Selected passage -
— START —

Thomas C. Lynch and Evelle J. Younger, Attorneys General, William E. James, Assistant Attorney General, Joseph P. Busch, Jr., District Attorney, Harry Wood and Donald J. Kaplan, Deputy District Attorneys, for Plaintiff and Appellant.
Howard E. Lowe and Dennis Shapiro for Defendant and Respondent.
Defendant was charged by information with felonious possession of marijuana (Health Saf. Code, § 11530) and with being in a place where narcotics are smoked or used, a misdemeanor (Health Saf. Code, § 11556). Defendant's motion to set aside the information pursuant to Penal Code section 995 was granted by the superior court on the theory that the evidence against defendant on the felony charge was obtained during an improper warrantless search of defendant's house conducted for the purpose of determining whether additional participants in the felony were on the premises. The People herein appeal from the order of dismissal. (Pen. Code, § 1238, subd. 1.) We have concluded that under the particular circumstances of this case, the search for additional suspects was proper, and that accordingly the order of dismissal must be reversed.
The following facts were adduced at the preliminary examination: At 10:30 p.m. on the night of March 14, 1970, Officers Galloway and Marco were notified by police radio that there was a possible narcotics suspect at a specified address. The officers proceeded to that address and knocked on the door. Defendant opened the door and the officers immediately detected the odor of burning marijuana emanating from within. The officers identified themselves and told defendant that they had received a call regarding a possible narcotics suspect or narcotics party. Defendant admitted that he lived in the house. After a lapse of 30 seconds or so, the officers entered the house and observed a smoking marijuana roach in a metal clip on a coffee table in the living room, along with two pipes, one of which was warm and appeared to contain marijuana. The officers thereupon arrested defendant and three other persons found in the living room. Officer Marco went into an adjacent dining area and arrested two other persons.
Although the officers later testified that there were seven suspects, their earlier testimony fails to account for the seventh suspect.
Marco observed that at least four of the six suspects had dilated eyes and pupils and an odor of marijuana upon their breath. The suspects were left in Marco's custody while Galloway went upstairs "to see if there were any other people in the house." Galloway testified before the committing magistrate that "because of the number of defendants in the house, I believed there was a possibility of more defendants" upstairs. The house was "quite large," containing three or possibly four bedrooms. Lights were turned on to illuminate the stairs leading to the second floor and the upstairs hallway. On the second floor, Galloway looked in one bedroom, a bathroom, and then a second bedroom. The light in the second bedroom was off and the door partially open. Galloway turned on the light, looked behind the door to see if anyone was hiding there, and then surveyed the room. He then observed a clear plastic vial lying in plain sight on the table and containing what appeared to be marijuana. He also saw an open jewelry box and, looking into it, discovered pieces of tin foil, a plastic bag, and a match box. He opened these items and found more marijuana.

— END —

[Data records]
— START —

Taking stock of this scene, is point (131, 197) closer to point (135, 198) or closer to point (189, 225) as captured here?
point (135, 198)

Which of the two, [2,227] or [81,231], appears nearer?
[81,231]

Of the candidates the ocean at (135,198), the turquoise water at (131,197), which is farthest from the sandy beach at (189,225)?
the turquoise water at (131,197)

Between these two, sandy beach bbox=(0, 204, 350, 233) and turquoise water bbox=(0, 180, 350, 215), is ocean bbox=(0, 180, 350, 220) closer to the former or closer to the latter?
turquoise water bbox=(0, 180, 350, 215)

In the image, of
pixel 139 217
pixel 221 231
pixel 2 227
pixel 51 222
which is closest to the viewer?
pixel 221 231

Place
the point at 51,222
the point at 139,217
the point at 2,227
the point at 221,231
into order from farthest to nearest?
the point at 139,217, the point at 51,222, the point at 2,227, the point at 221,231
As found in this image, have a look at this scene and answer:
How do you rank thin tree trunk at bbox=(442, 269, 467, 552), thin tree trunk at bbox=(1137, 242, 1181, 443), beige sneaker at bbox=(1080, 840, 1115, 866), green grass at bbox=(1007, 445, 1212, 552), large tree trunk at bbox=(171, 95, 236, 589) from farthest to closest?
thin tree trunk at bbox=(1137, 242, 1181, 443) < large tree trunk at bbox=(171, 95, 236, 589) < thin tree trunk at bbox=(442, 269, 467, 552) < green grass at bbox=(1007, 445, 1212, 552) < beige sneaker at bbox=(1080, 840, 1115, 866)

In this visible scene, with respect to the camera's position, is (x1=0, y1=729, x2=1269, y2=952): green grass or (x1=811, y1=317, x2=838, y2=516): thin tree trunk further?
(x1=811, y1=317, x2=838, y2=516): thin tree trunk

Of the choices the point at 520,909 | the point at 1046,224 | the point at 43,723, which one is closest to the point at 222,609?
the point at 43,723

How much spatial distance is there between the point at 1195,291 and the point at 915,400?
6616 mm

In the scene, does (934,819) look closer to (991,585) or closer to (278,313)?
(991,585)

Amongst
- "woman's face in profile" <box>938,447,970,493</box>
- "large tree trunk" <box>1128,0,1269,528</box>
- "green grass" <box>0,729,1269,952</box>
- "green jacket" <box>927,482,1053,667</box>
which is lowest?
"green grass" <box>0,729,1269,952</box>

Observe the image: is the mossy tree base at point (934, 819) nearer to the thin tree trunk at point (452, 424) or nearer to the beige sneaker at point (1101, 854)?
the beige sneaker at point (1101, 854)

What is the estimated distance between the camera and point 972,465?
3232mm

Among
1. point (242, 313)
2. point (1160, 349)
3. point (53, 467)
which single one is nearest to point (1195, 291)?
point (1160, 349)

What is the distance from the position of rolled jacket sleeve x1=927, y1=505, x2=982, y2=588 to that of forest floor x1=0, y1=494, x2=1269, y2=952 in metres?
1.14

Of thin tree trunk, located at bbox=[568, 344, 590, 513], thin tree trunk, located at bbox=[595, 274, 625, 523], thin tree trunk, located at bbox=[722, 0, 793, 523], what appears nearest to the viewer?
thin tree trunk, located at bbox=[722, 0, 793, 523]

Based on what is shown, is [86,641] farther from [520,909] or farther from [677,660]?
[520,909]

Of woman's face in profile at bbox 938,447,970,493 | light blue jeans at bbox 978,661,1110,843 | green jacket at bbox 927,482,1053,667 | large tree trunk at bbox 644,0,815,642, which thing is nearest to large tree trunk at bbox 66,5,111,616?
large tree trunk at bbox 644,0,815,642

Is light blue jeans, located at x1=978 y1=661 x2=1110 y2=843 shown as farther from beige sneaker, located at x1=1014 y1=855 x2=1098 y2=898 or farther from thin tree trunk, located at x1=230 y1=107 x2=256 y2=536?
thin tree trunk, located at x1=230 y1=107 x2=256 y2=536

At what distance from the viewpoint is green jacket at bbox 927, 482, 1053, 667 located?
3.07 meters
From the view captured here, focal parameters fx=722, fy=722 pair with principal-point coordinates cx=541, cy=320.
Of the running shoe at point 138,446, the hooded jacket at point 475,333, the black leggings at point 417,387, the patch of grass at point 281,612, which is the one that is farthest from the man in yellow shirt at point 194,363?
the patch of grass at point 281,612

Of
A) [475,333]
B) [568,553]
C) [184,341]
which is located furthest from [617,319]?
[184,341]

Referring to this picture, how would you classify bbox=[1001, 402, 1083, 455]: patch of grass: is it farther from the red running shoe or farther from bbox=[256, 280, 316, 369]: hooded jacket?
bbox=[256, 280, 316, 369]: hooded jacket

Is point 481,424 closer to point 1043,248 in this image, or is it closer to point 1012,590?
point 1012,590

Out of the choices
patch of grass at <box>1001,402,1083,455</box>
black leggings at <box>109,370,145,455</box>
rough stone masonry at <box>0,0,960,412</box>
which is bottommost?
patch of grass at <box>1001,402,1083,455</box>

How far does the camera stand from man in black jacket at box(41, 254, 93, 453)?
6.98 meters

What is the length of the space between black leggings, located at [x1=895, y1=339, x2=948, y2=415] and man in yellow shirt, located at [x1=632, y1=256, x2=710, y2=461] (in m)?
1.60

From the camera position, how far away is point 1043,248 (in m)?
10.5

— END —

Problems to solve -
(A) Return the data rows exactly as they appear, from the line containing "How far does" through the last row, including both ends.
(B) Resume the court opinion on the marijuana search of the house, picking up after its final sentence.

Results of the tasks -
(A)
How far does the camera stand from man in black jacket at box(41, 254, 93, 453)?
6.98 meters

What is the length of the space between black leggings, located at [x1=895, y1=339, x2=948, y2=415] and man in yellow shirt, located at [x1=632, y1=256, x2=710, y2=461] (in m)?
1.60

From the camera position, how far away is point 1043,248 (in m)?
10.5

(B)
Defendant contends that the marijuana found upstairs was the product of a search which exceeded in scope the permissible limits set forth in Chimel v. California, 395 U.S. 752 [23 L.Ed.2d 685, 89 S.Ct. 2034]. On the other hand, the People argue that since Officer Galloway was not conducting a search for contraband but instead was looking for additional narcotics suspects, Chimel is inapplicable and Galloway was entitled to seize contraband lying in plain sight and discovered during the course of his investigation. (1) We agree that Chimel does not preclude the seizure of evidence found in plain sight during the course of a lawful investigation. Moreover, although we question the propriety of conducting in every case a general exploratory search for "possible suspects," nevertheless the instant search was justified under the particular facts and circumstances appearing to the arresting officers herein.
Since the magistrate dismissed the possession charges against all codefendants except Block, on the ground that the quantities of marijuana found downstairs were de minimus ( People v. Leal, 64 Cal.2d 504 [ 50 Cal.Rptr. 777, 413 P.2d 665]), we may assume that Block was committed solely on the basis of the marijuana found upstairs in his house.
In Chimel, the police arrested defendant in his home for burglary and, incident to the arrest, conducted a warrantless search of his home, attic, garage and workshop, gathering numerous items of evidence. The court found "ample justification . . . for a search of the arrestee's person and the area `within his immediate control' — construing that phrase to mean the area from within which he might gain possession of a weapon or destructible evidence. [Par.] There is no comparable justification, however, for routinely searching any room other than that in which an arrest occurs — or, for that matter, for searching through all the desk drawers or other closed or concealed areas in that room itself. Such searches, in the absence of well-recognized exceptions, may be made only under the authority of a search warrant." (395 U.S. at p. 763 [23 L.Ed.2d at p. 694].)
It is clear, therefore, that had Officer Galloway been conducting an evidentiary search of defendant's residence, that search would have exceeded the limits prescribed in Chimel, for the upstairs area of the house certainly lay beyond the area within the immediate control of the persons arrested in the living and dining rooms. (2) However, one of the "well-recognized exceptions" referred to in Chimel, is the rule that "objects falling in the plain view of an officer who has a right to be in the position to have that view are subject to seizure and may be introduced in evidence. [Citations.]" ( Harris v. United States, 390 U.S. 234, 236 [19 L.Ed.2d 1067, 1069, 88 S.Ct. 992]; see Coolidge v. New Hampshire, 403 U.S. 443, 465-466 [29 L.Ed.2d 564, 582-583, 91 S.Ct. 2022]; Mozzetti v. Superior Court, 4 Cal.3d 699, 707 [ 94 Cal.Rptr. 412, 484 P.2d 84]; People v. Bradley, 1 Cal.3d 80, 85 [ 81 Cal.Rptr. 457, 460 P.2d 129].)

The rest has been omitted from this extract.